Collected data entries
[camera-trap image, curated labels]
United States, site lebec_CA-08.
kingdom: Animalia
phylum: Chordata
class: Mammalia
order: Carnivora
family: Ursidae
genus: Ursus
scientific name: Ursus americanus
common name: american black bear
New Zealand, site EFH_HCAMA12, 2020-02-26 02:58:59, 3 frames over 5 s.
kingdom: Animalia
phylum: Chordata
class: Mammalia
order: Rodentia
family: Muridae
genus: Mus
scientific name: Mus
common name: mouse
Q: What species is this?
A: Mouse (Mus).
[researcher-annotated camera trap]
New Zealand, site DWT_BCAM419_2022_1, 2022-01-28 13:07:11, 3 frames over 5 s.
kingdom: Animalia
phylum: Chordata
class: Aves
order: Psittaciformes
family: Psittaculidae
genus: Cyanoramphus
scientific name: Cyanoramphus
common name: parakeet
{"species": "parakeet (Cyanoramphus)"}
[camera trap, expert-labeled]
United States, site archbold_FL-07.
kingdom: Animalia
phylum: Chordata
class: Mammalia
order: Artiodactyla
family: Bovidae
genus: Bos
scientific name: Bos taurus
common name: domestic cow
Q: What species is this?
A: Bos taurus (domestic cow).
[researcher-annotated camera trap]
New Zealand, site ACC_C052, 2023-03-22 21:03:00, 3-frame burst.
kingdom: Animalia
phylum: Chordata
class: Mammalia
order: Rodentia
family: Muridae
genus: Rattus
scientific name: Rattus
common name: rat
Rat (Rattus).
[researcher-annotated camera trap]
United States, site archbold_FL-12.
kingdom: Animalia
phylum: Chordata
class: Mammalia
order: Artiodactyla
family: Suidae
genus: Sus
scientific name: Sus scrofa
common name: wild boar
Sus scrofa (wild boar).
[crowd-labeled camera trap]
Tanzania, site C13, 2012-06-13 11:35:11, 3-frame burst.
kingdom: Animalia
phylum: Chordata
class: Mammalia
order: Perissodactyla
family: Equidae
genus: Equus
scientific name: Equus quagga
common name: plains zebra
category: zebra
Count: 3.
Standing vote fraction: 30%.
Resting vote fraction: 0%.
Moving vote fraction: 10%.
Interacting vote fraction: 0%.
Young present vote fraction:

*Your instructions*. All that belongs in the answer is the run of lines above from the line containing "United States, site archbold_FL-07." through the line containing "United States, site archbold_FL-12.", exactly as written.

*Reply to the exercise*.
United States, site archbold_FL-07.
kingdom: Animalia
phylum: Chordata
class: Mammalia
order: Artiodactyla
family: Bovidae
genus: Bos
scientific name: Bos taurus
common name: domestic cow
Q: What species is this?
A: Bos taurus (domestic cow).
[researcher-annotated camera trap]
New Zealand, site ACC_C052, 2023-03-22 21:03:00, 3-frame burst.
kingdom: Animalia
phylum: Chordata
class: Mammalia
order: Rodentia
family: Muridae
genus: Rattus
scientific name: Rattus
common name: rat
Rat (Rattus).
[researcher-annotated camera trap]
United States, site archbold_FL-12.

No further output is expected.